Y detrás del tono dulce:
«Si le doy a probar un poco de mi cuerpo, seguro que caerá.
No se me resistirá.
Ni siquiera las mujeres pueden mirarme sin desearme.
Una vez que un hombre me toca, su voluntad está condenada.
No importa lo fuerte que se crea…».
Sus cálculos eran fríos, confiados.
Pero lo que ella no sabía era que Daniel estaba leyendo cada palabra de sus pensamientos internos, cada plan expuesto ante él.

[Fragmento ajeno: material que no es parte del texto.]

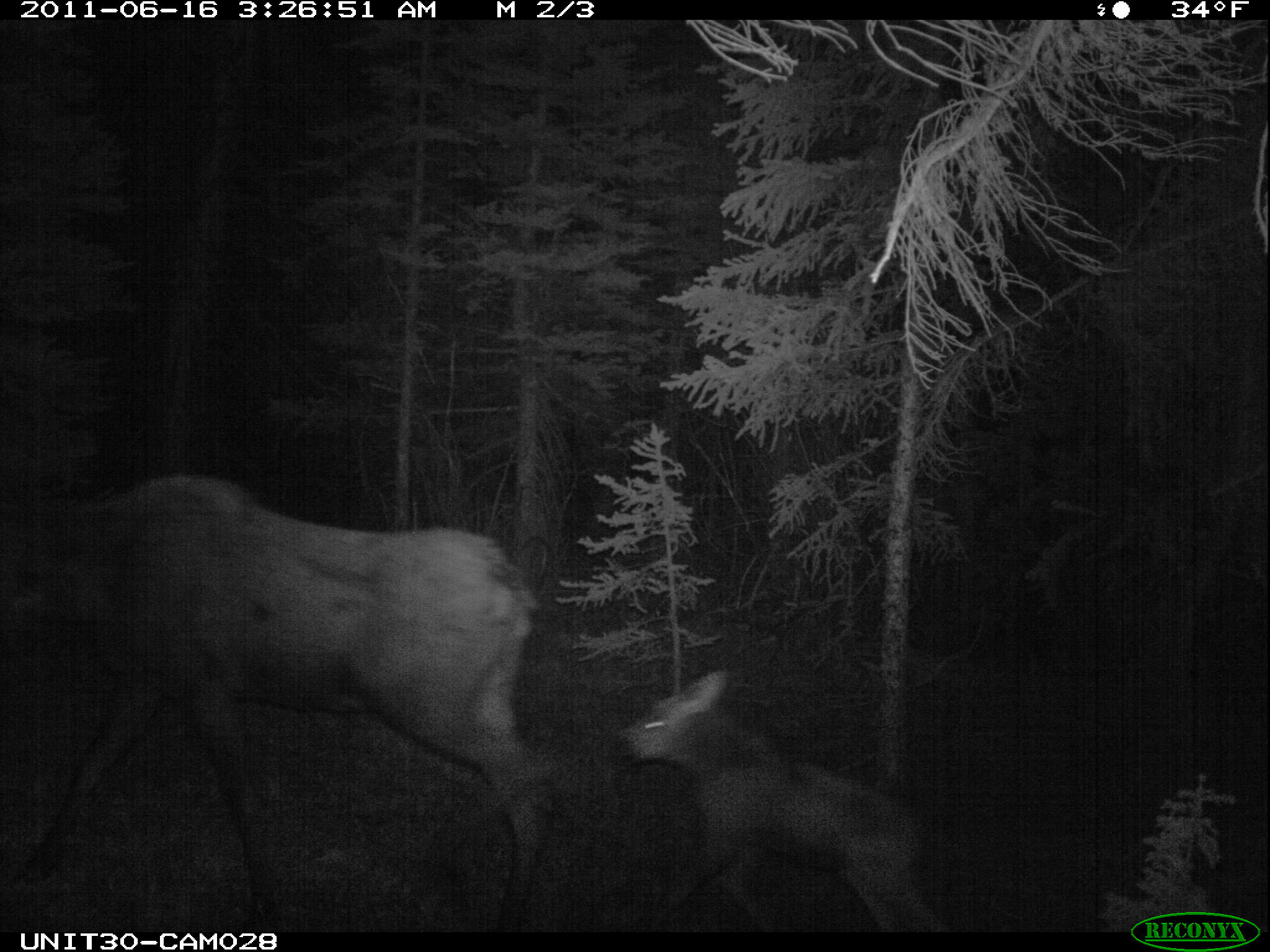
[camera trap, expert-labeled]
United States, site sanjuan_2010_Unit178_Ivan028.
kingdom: Animalia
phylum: Chordata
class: Mammalia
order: Artiodactyla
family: Cervidae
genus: Alces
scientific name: Alces alces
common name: moose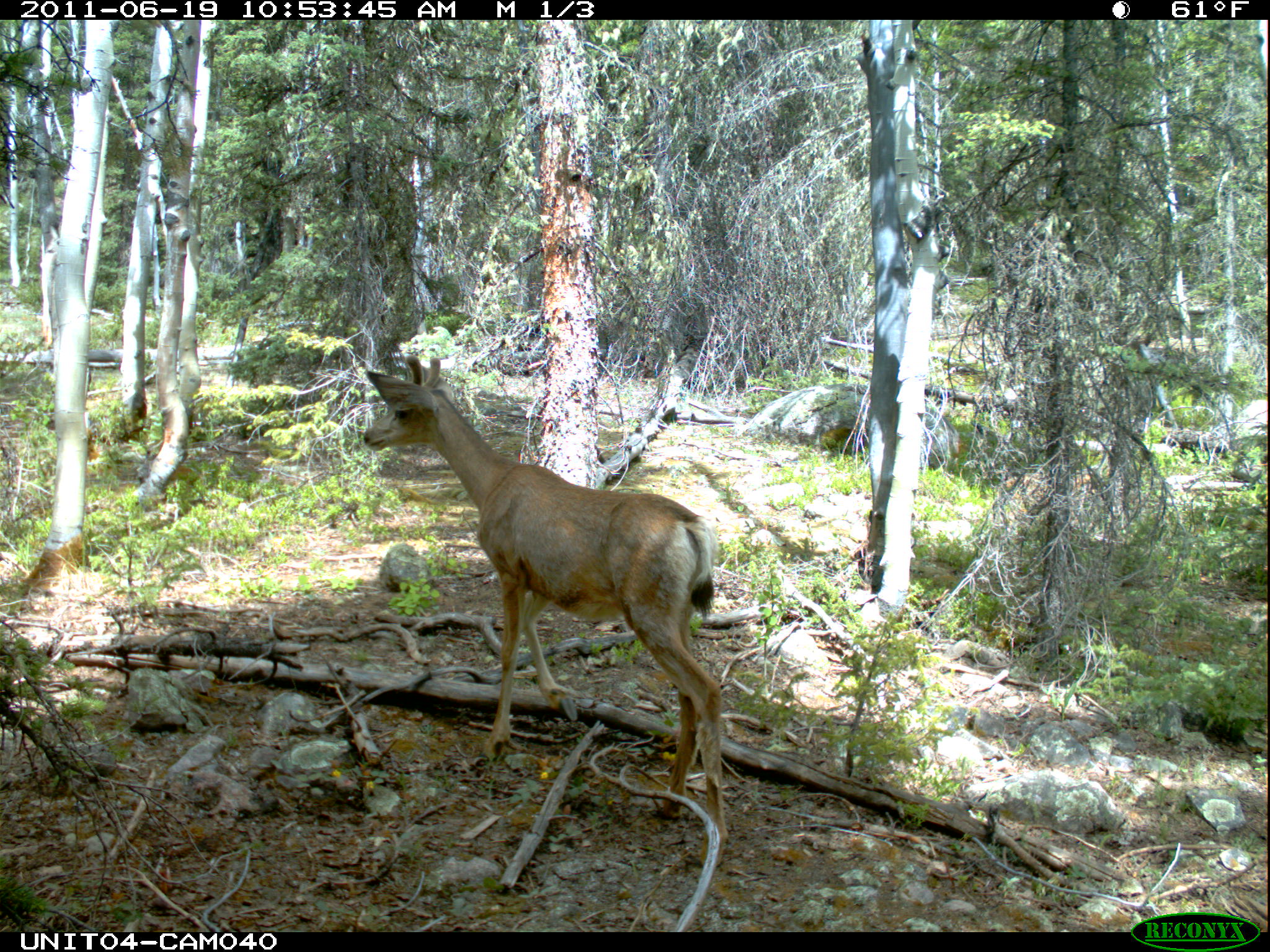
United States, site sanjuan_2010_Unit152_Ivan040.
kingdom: Animalia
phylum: Chordata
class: Mammalia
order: Artiodactyla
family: Cervidae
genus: Odocoileus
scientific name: Odocoileus hemionus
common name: mule deer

Sin dudarlo, Daniel activó el poder robado de la Corriente del Tiempo, invocando la habilidad que había saqueado: el Corredor del Tiempo.

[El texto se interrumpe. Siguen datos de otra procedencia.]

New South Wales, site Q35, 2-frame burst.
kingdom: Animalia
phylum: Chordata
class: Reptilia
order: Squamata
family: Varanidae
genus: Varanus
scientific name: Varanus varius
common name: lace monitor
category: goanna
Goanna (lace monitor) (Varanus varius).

Su plan era audaz: guardaría a la propia Isabella, junto con el sello que la ataba, directamente en el corredor.
—Rescatarte no es el problema —dijo Daniel al fin, con una sonrisa inofensiva, casi juguetona.
—Pero el cómo te salve… eso será según mis condiciones.
Indefensa, sellada e ignorante de que su corazón era un libro abierto, Isabella no tenía forma de resistirse.
Y así, una idea aún más audaz comenzó a formarse en la mente de Daniel…
Muy lejos, en la frontera norte de las tierras humanas, Malkar alzó la vista al cielo.
Ningún sol brillaba en lo alto.
En su lugar, lo que ardía arriba era la Estrella Oscura Jarvan, que había robado el poder del verdadero sol.
Irradiaba calor y luz, pero su brillo era una pálida imitación de la ardiente majestad de Apolo.
Aun así, la Estrella Oscura era suficiente.
Su resplandor daba a las criaturas del continente un momento de respiro, una frágil ilusión de estabilidad.
Las lianas de Malkar temblaron ligeramente mientras miraba al cielo.
Le dolía el corazón.
Todavía no había visto al verdadero Apolo con sus propios ojos, ni una sola vez desde que dejó el abismo.
Sí, había dejado atrás el abismo.
Él, una vez Emperador del abismo, había pisado el mundo de la superficie.
Y cuando emergió a la luz, fue aquí, en medio de las gélidas e implacables tierras de la frontera norte humana.
Aunque se había preparado para lo que le esperaba, la vista ante él todavía lo dejó conmocionado.